Exercise prompt:
Reproduce all of the entries below, switching "Copper" to "Brass" and leaving everything else unchanged. Omit the pictures and give only the text of each entry.

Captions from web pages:
★ ★ ★ ★ ★

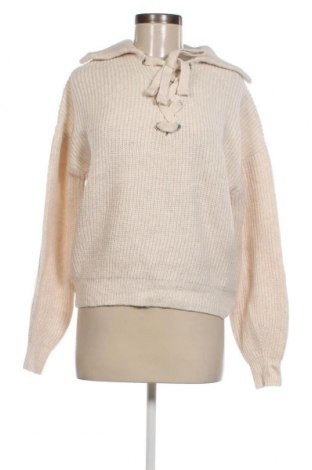 Дамски пуловер Amisu, Размер S, Цвят Екрю, Цена 14,50 лв.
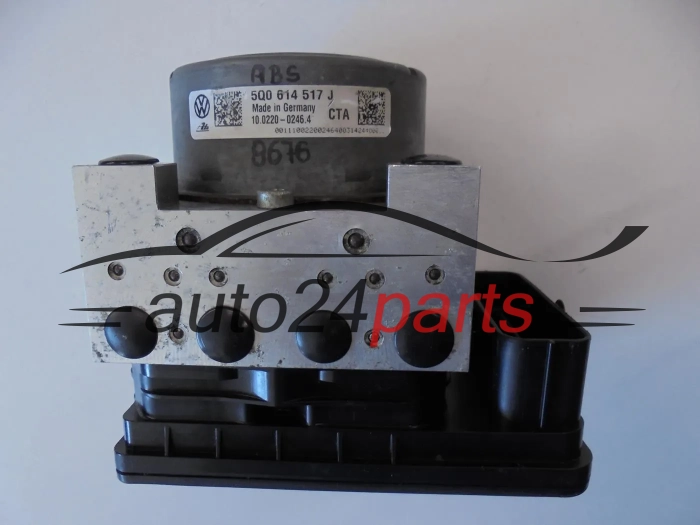 Bomba ABS y centralita VW AUDI SEAT SKODA 5Q0614517J, 10.0220-0246.4, 10022002464, 5Q0907379K, 10.0915-4336.3, 10091543363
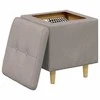 Laikymo osmanas su pagalve Taupe 40 x 40 x 45 cm audinys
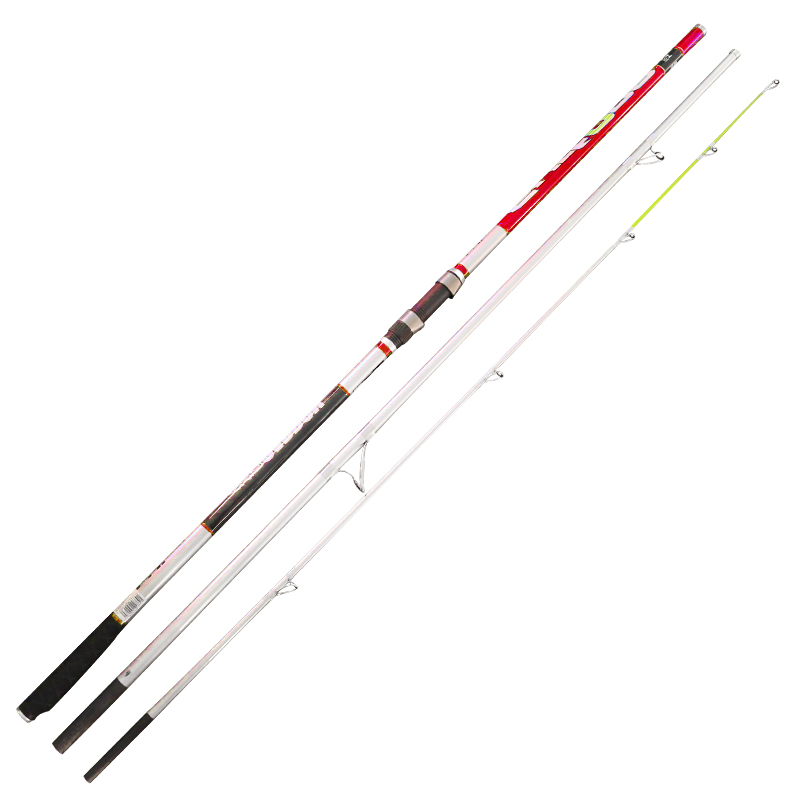 IM6 4.2m/4.5m Carbon Fiber Surf Fishing Rod, 3-Section, Enhanced Flexibility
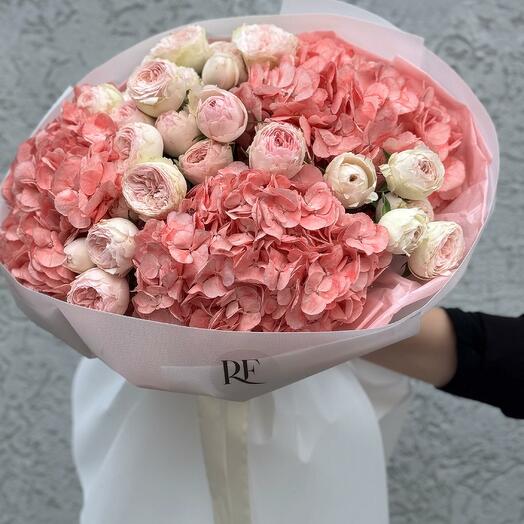 Букет из гортензий "Мне нравится"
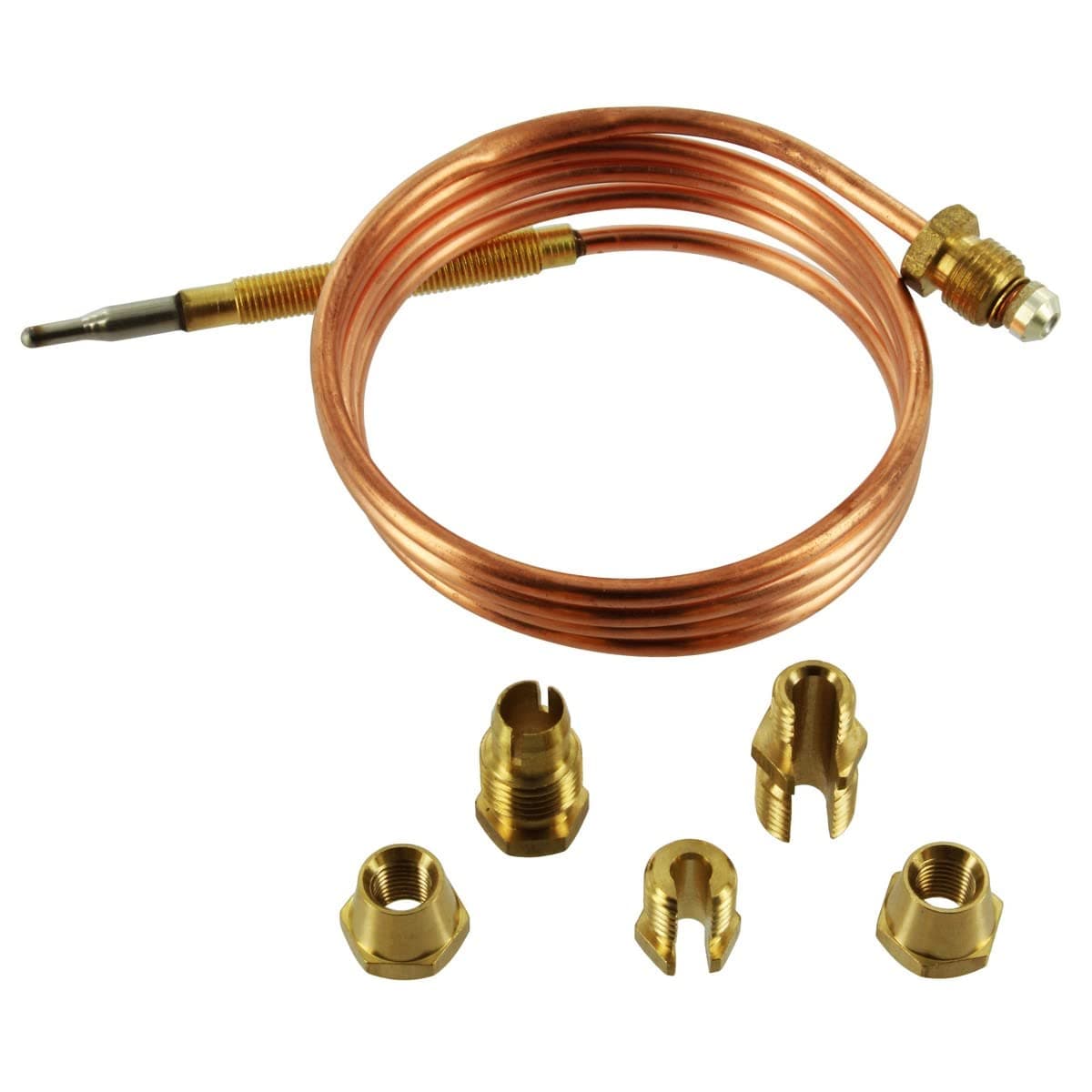 Paxanpax Europart Universal Gas Thermocouple Kit, 600 mm, Copper, 14-UN-32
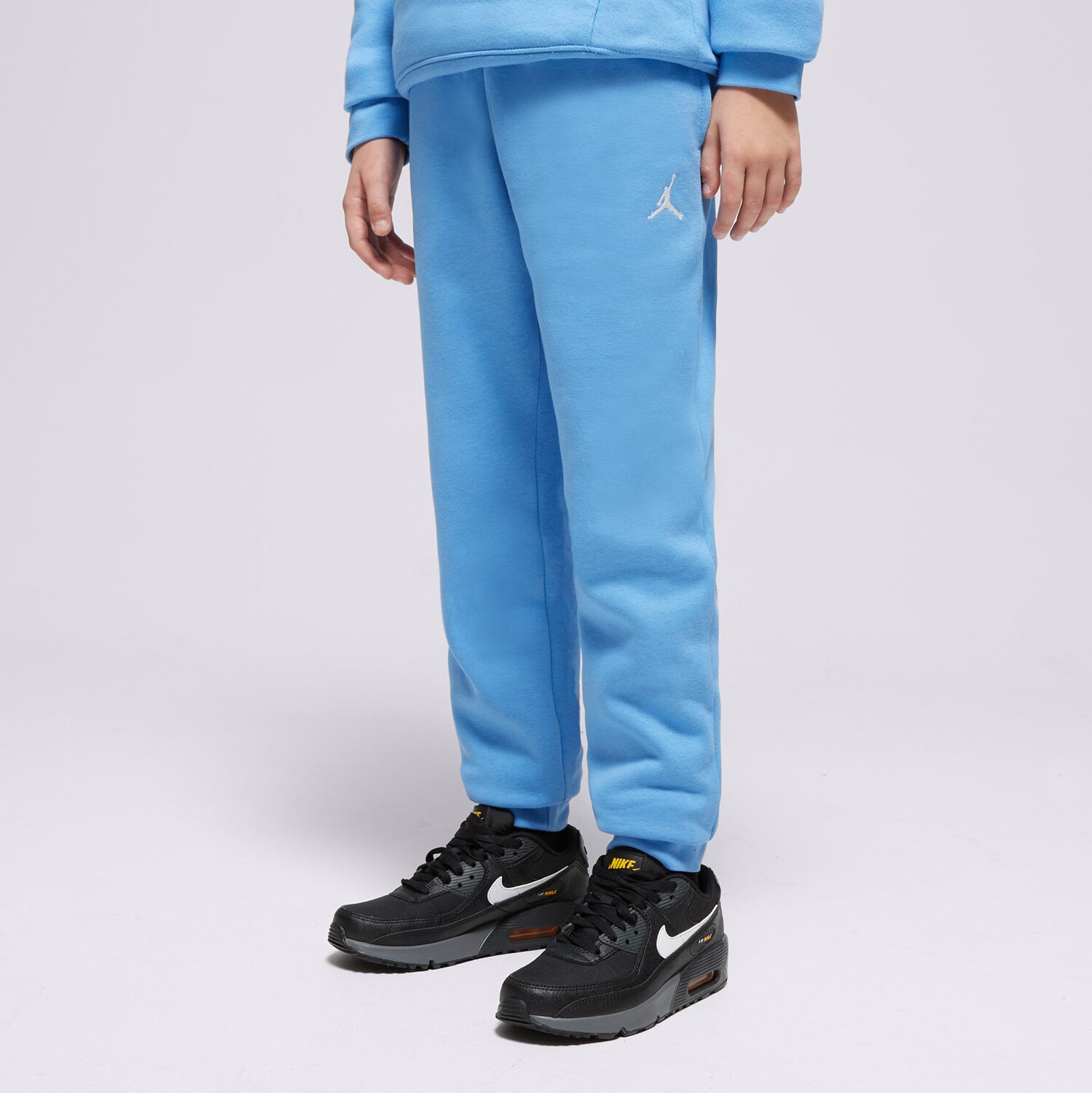 dětské kalhoty JORDAN KALHOTY  JDB MJ BROOKLYN FLC ESS PANT BOY 95D234-U25 MODRÁ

★ ★ ★ ★ ★

Output for this exercise:
 Дамски пуловер Amisu, Размер S, Цвят Екрю, Цена 14,50 лв.
 Bomba ABS y centralita VW AUDI SEAT SKODA 5Q0614517J, 10.0220-0246.4, 10022002464, 5Q0907379K, 10.0915-4336.3, 10091543363
 Laikymo osmanas su pagalve Taupe 40 x 40 x 45 cm audinys
 IM6 4.2m/4.5m Carbon Fiber Surf Fishing Rod, 3-Section, Enhanced Flexibility
 Букет из гортензий "Мне нравится"
 Paxanpax Europart Universal Gas Thermocouple Kit, 600 mm, Brass, 14-UN-32
 dětské kalhoty JORDAN KALHOTY  JDB MJ BROOKLYN FLC ESS PANT BOY 95D234-U25 MODRÁ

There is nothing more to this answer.